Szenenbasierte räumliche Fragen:
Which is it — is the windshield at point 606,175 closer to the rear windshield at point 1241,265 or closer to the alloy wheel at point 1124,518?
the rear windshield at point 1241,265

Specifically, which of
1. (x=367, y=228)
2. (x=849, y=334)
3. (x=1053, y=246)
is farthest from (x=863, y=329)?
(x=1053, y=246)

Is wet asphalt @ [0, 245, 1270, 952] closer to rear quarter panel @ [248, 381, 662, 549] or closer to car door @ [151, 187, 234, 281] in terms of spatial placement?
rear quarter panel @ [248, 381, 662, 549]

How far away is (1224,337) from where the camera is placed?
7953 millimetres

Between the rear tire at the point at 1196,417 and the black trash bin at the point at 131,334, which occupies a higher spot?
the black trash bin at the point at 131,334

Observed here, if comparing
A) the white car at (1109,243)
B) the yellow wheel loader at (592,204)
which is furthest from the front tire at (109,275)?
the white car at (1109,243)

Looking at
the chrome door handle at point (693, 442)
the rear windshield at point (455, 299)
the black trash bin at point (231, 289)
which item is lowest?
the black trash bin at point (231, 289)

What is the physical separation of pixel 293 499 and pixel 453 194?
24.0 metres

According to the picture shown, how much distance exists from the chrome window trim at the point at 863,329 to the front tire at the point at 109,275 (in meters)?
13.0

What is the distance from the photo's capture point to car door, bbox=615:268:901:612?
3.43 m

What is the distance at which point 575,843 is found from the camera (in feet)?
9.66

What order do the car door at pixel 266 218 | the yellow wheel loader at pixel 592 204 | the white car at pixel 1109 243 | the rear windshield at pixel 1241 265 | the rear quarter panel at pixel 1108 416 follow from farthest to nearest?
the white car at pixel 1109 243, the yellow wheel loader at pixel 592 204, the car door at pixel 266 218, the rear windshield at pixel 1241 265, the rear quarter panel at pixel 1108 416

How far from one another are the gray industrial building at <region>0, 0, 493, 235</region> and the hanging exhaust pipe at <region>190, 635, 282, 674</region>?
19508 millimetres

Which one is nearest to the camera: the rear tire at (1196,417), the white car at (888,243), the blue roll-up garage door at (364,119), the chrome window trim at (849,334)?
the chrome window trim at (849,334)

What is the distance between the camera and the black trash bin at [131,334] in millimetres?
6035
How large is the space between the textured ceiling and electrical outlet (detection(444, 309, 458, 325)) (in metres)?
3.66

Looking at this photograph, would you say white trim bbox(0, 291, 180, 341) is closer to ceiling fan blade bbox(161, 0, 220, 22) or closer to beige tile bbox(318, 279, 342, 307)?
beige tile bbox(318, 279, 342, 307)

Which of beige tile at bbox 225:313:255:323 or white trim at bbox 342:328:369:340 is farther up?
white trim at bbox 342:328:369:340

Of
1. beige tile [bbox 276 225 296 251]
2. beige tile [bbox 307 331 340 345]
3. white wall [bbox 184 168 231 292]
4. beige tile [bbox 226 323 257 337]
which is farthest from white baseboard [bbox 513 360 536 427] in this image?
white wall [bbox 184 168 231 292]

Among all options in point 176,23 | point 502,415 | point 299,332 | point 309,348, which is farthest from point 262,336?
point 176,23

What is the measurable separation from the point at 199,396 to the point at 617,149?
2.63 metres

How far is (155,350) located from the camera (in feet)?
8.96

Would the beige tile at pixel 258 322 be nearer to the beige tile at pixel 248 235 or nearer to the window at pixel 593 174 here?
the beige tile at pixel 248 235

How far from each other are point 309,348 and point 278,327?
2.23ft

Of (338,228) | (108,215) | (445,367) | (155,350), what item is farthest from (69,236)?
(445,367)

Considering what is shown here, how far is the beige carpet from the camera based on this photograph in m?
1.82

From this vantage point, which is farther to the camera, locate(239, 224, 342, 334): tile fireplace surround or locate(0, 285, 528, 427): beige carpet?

AUFGABENSTELLUNG:
Skaliere die Zeilen zwischen der Zeile mit „How far from each“ und dem Ende der Zeilen, beide eingeschlossen, und gib diese Zeilen vollständig wieder, nicht nur die Antworten. Multipliziere dabei jede Zahl in den Antworten, also Koordinaten und Entfernungen, mit 0,5 und runde auf so viele Nachkommastellen wie im Original, wobei Hälften aufgerundet werden.

DAS ERGEBNIS:
How far from each other are point 309,348 and point 278,327?
1.12ft

Of (338,228) | (108,215) | (445,367) | (155,350), what item is farthest from (69,236)?
(223,184)

Considering what is shown here, how far is the beige carpet from the camera based on this photograph in m?
0.91

From this vantage point, which is farther to the camera, locate(239, 224, 342, 334): tile fireplace surround or locate(0, 285, 528, 427): beige carpet?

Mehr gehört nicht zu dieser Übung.